# TASK:
Answer these questions using the STAR_spline documentation:
1. What is the default value of nsave?
2. What is assumed about the observation points when tau is NULL?
3. What does the method_sigma option "mmle" use?

# GIVEN PASSAGE:

+ + +

STAR_spline: Monte Carlo predictive sampler for spline regression
In drkowal/rSTAR: MCMC and EM algorithms for Simultaneous Transformation and Rounding (STAR) Models
STAR_spline R Documentation
Monte Carlo predictive sampler for spline regression
Description
Compute direct Monte Carlo samples from the posterior predictive
distribution of a STAR spline regression model.
Usage
STAR_spline(
y,
tau = NULL,
transformation = "np",
y_max = Inf,
psi = 1000,
method_sigma = "mle",
approx_Fz = FALSE,
approx_Fy = FALSE,
nsave = 500,
compute_marg = FALSE
)
Arguments
y
n x 1 vector of observed counts
tau
n x 1 vector of observation points; if NULL, assume equally-spaced on [0,1]
transformation
transformation to use for the latent data; must be one of
"identity" (identity transformation)
"log" (log transformation)
"sqrt" (square root transformation)
"bnp" (Bayesian nonparametric transformation using the Bayesian bootstrap)
"np" (nonparametric transformation estimated from empirical CDF)
"pois" (transformation for moment-matched marginal Poisson CDF)
"neg-bin" (transformation for moment-matched marginal Negative Binomial CDF)
y_max
a fixed and known upper bound for all observations; default is Inf
psi
prior variance (1/smoothing parameter)
method_sigma
method to estimate the latent data standard deviation; must be one of
"mle" use the MLE from the STAR EM algorithm
"mmle" use the marginal MLE (Note: slower!)

+ + +

# RECORDS:
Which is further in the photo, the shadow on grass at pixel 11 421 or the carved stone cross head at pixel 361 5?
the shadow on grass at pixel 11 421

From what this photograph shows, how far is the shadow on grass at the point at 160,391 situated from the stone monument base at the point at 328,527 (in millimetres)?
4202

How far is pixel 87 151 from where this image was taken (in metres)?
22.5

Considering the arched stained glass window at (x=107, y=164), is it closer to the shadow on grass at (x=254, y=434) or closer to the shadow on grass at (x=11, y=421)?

+ + +

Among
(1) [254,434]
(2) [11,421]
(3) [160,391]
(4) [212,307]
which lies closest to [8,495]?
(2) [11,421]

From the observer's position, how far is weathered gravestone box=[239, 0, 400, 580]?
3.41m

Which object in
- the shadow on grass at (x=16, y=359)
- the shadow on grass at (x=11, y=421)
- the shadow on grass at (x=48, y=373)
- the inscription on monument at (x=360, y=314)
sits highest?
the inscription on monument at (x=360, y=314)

+ + +

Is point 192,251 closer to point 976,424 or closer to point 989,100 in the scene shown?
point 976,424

+ + +

# ANSWER BELOW:
1. 500
2. They are assumed to be equally spaced on [0,1].
3. The marginal MLE.